Interest Income Drove Bank Earnings to $45B in 3Q: FDIC

WASHINGTON — The banking industry logged a solid period of growth in the third quarter, with earnings rising 12.9% from a year earlier to $45.6 billion, a boost driven primarily by a strong increase in net interest income, according to a report issued Tuesday by the Federal Deposit Insurance Corp.

"The banking industry reported another positive quarter," FDIC Chairman Martin Gruenberg said in remarks prepared for delivery. "Revenue and net income were up from a year ago, loan balances increased, asset quality improved and the number of unprofitable banks and 'problem banks' continued to fall."

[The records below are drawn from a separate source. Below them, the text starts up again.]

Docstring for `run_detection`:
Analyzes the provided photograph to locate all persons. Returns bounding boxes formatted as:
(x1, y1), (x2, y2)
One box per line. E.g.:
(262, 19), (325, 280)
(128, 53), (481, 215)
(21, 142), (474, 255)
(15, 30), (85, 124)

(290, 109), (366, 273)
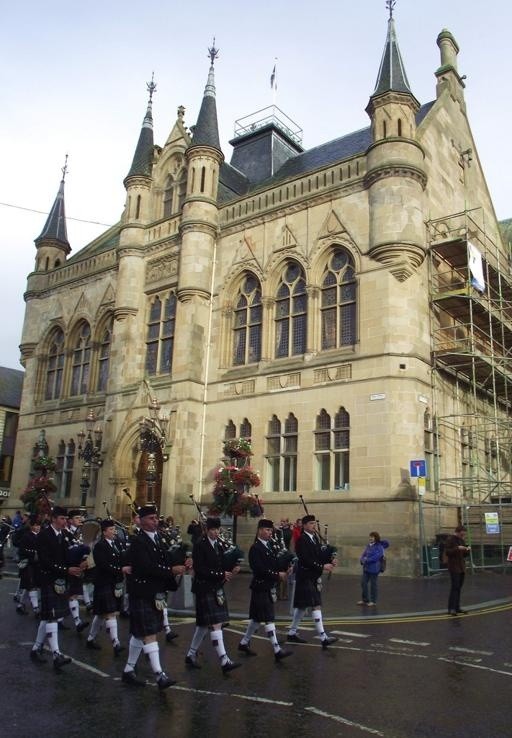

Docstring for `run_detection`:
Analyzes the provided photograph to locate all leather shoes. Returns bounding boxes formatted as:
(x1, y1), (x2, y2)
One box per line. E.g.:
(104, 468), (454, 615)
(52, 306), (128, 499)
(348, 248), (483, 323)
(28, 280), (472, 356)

(58, 604), (94, 631)
(238, 641), (256, 656)
(275, 648), (293, 661)
(222, 661), (241, 674)
(186, 654), (201, 668)
(157, 674), (175, 690)
(54, 655), (71, 668)
(87, 638), (102, 650)
(287, 634), (307, 643)
(122, 669), (147, 687)
(13, 594), (41, 618)
(322, 636), (338, 646)
(166, 630), (177, 642)
(114, 644), (124, 656)
(31, 650), (47, 663)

The FDIC's Quarterly Banking Profile showed positive signs across the board, including increases in net interest and noninterest income, better loan growth and a drop in noncurrent loans. Overall, 60.8% of banks reported year-over-year growth in quarterly earnings — while the industry reached its lowest proportion of unprofitable banks since the third quarter of 1997

The increase was primarily due to net interest income, which rose 9.2%, to $119 billion, from the same period last year, while noninterest income grew 1.9% to $64.5 billion. Driving factors for these increases include an increase in interest-bearing assets, in addition to trading revenue and servicing-income growth.

But certain one-off outcomes also helped. The increase in net interest income was driven in part by one-time "accounting and expense items" at three large institutions, according to the FDIC. In addition, the industry's aggregate net interest margin rose 10 basis points, to 3.18% year over year, but this improvement was not widespread. Indeed, 53.5% of banks reported lower net interest margins from last year.

Still, net operating revenue — which is the sum of net interest income and noninterest income — reached $183.3 billion, or 6.5% higher than the same period last year.

Total loan balances also grew at a steady clip, rising 6.8% — or $590.8 billion — compared with last year's third quarter. This included increases in residential mortgages and credit card balances. Total assets rose 1.4% in the third quarter.

There were some signs of lurking risk in the industry's balance sheet. Net chargeoffs rose 16.9% to $10.1 billion. This marked the fourth consecutive quarter of net chargeoff growth.

And though the amount of noncurrent loans and leases fell by 1.8% from the second quarter, it was an uneven trend. Noncurrent credit card loans rose 12.9%, while noncurrent real estate loans fell 3.8%.

Some of these loan chargeoffs and noncurrent loans increases were driven by areas with higher energy dependence, according to the FDIC.

"Current oil and gas privces continue to put pressure on borrowers that depend on the energy sector," Gruenberg said. "This stress has contributed to modest increases in noncurrent loans and loan chargeoffs in in energy-dependent regions."

Banks are also becoming more prudent, with loan-loss reserves rising 34%, to $11.4 billion.

"Part of the increase in provision expenses was associated with loan growth and the related credit risk in those new loans," Gruenberg said. "Another part was due to the increase in credit risk associated with loans to borrowers that depend on the energy sector."

At the same time, noncurrent loans declined, leaving banks better prepared for any potential downturn. The reserve coverage ratio — measured by the relation of loan-loss reserves to noncurrent loan balances — reached 91% in the quarter, the highest since 2007.

This has "improved the industry's ability to absorb credit deterioration," Gruenberg said.

The number of problem institutions dropped to 132, from 147 in the second quarter — reaching its lowest ebb since the third quarter of 2008.

The Deposit Insurance Fund increased by $2.8 billion, driving the reserve ratio up 1 basis point, to 1.18%, compared with the second quarter.